I had a couple thoughts about the upgrade script. (I wanted to get this out asap and so didn't *implement* any of them, but I did have them, heh.)

What came to mind first is that if you added a permission manually that you knew to be missing you could expect to have to deal with conflicts when that fix comes down the line. That's admittedly lazy thinking and not very friendly to less experienced admins. So something else should be done instead.

Which leaves these two options:

In the upgrade create individual insert statements, don't use a transaction, and \echo that it's ok if these things fail. There have been (parts of?) scripts that have done that in the past. This is the simple/safe way to do it although personally I like for code to be able to depend on "system" things being in predictable places so this isn't my preference. (Perms aren't quite as important as things like billing reasons in this regard, but given my recent issues with coded value maps I have become much more picky about such things.)

Or, use a DO block to rename currently conflicting perms with ids > 1000, insert the id < 1000 versions, and replace any mappings under permission.* to use the new perms instead of the old and then remove the local ones. This obviously requires more testing and has more potential for issues than the above, but is entirely DOable (heh).

So what say ye: let the perms fall where they may or tidy up the place?

Also, re: pgTAP, I think a major permissions test would be the way to do it, with a (very) large script checking for the presence of permissions by feature. (so the C/R/U_AUTHORITY_RECORD would be 1 test for auth records, C/R/U_POP_BADGES/_POP_PARAMATER for popularity badges, etc.) *I'm* not going to have time for that before 2.12 comes out, but I do think it would be more valuable than a test for a specific grab bag of permissions missed in the past.

Jason,

I would be okay with either of the two options you suggested. The 2nd seems like it would be the 'more correct' way to approach it, but it sounds like it would be a lot more work. IMO, #1 seems to be good enough for our purposes.
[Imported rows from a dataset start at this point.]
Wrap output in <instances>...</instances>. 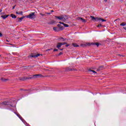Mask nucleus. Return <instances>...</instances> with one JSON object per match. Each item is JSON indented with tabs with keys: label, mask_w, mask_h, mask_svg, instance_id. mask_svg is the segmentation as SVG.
I'll return each instance as SVG.
<instances>
[{
	"label": "nucleus",
	"mask_w": 126,
	"mask_h": 126,
	"mask_svg": "<svg viewBox=\"0 0 126 126\" xmlns=\"http://www.w3.org/2000/svg\"><path fill=\"white\" fill-rule=\"evenodd\" d=\"M27 18H30V19H34L36 18V15H35V12H32L26 16Z\"/></svg>",
	"instance_id": "nucleus-1"
},
{
	"label": "nucleus",
	"mask_w": 126,
	"mask_h": 126,
	"mask_svg": "<svg viewBox=\"0 0 126 126\" xmlns=\"http://www.w3.org/2000/svg\"><path fill=\"white\" fill-rule=\"evenodd\" d=\"M102 21V22H104V21H106V20L105 19H103L101 18H99V17H96L95 18V21Z\"/></svg>",
	"instance_id": "nucleus-2"
},
{
	"label": "nucleus",
	"mask_w": 126,
	"mask_h": 126,
	"mask_svg": "<svg viewBox=\"0 0 126 126\" xmlns=\"http://www.w3.org/2000/svg\"><path fill=\"white\" fill-rule=\"evenodd\" d=\"M40 55V54H37L36 55H32L30 56L31 58H34V59H36V58H38ZM41 56H42V54H41Z\"/></svg>",
	"instance_id": "nucleus-3"
},
{
	"label": "nucleus",
	"mask_w": 126,
	"mask_h": 126,
	"mask_svg": "<svg viewBox=\"0 0 126 126\" xmlns=\"http://www.w3.org/2000/svg\"><path fill=\"white\" fill-rule=\"evenodd\" d=\"M67 19H68V18L67 17V16H62V20L64 22H65V21H66V20H67Z\"/></svg>",
	"instance_id": "nucleus-4"
},
{
	"label": "nucleus",
	"mask_w": 126,
	"mask_h": 126,
	"mask_svg": "<svg viewBox=\"0 0 126 126\" xmlns=\"http://www.w3.org/2000/svg\"><path fill=\"white\" fill-rule=\"evenodd\" d=\"M90 72L91 73V74H94V75H95V74H97V72L93 70H90Z\"/></svg>",
	"instance_id": "nucleus-5"
},
{
	"label": "nucleus",
	"mask_w": 126,
	"mask_h": 126,
	"mask_svg": "<svg viewBox=\"0 0 126 126\" xmlns=\"http://www.w3.org/2000/svg\"><path fill=\"white\" fill-rule=\"evenodd\" d=\"M9 16V15H4L1 16V18H3V19H5V18H7Z\"/></svg>",
	"instance_id": "nucleus-6"
},
{
	"label": "nucleus",
	"mask_w": 126,
	"mask_h": 126,
	"mask_svg": "<svg viewBox=\"0 0 126 126\" xmlns=\"http://www.w3.org/2000/svg\"><path fill=\"white\" fill-rule=\"evenodd\" d=\"M62 46H63V44L62 43H58L57 45V48H58V49H60V48H61Z\"/></svg>",
	"instance_id": "nucleus-7"
},
{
The upgrade script has been upgraded to no longer require any admin intervention. If you've added one of these perms manually it's moved out of the way, the expected permission inserted, your maps updated, and then the old permission is removed. If you haven't added one or more, they're simply inserted and you're off.

Thank you Jason! Merged to master for inclusion in 2.12.

Note for anyone that comes across this bug while searching: This script does not include ADMIN_PROXIMITY_ADJUSTMENT as stated in the original bug report. That permission appears to still be lacking completely in the current SQL code.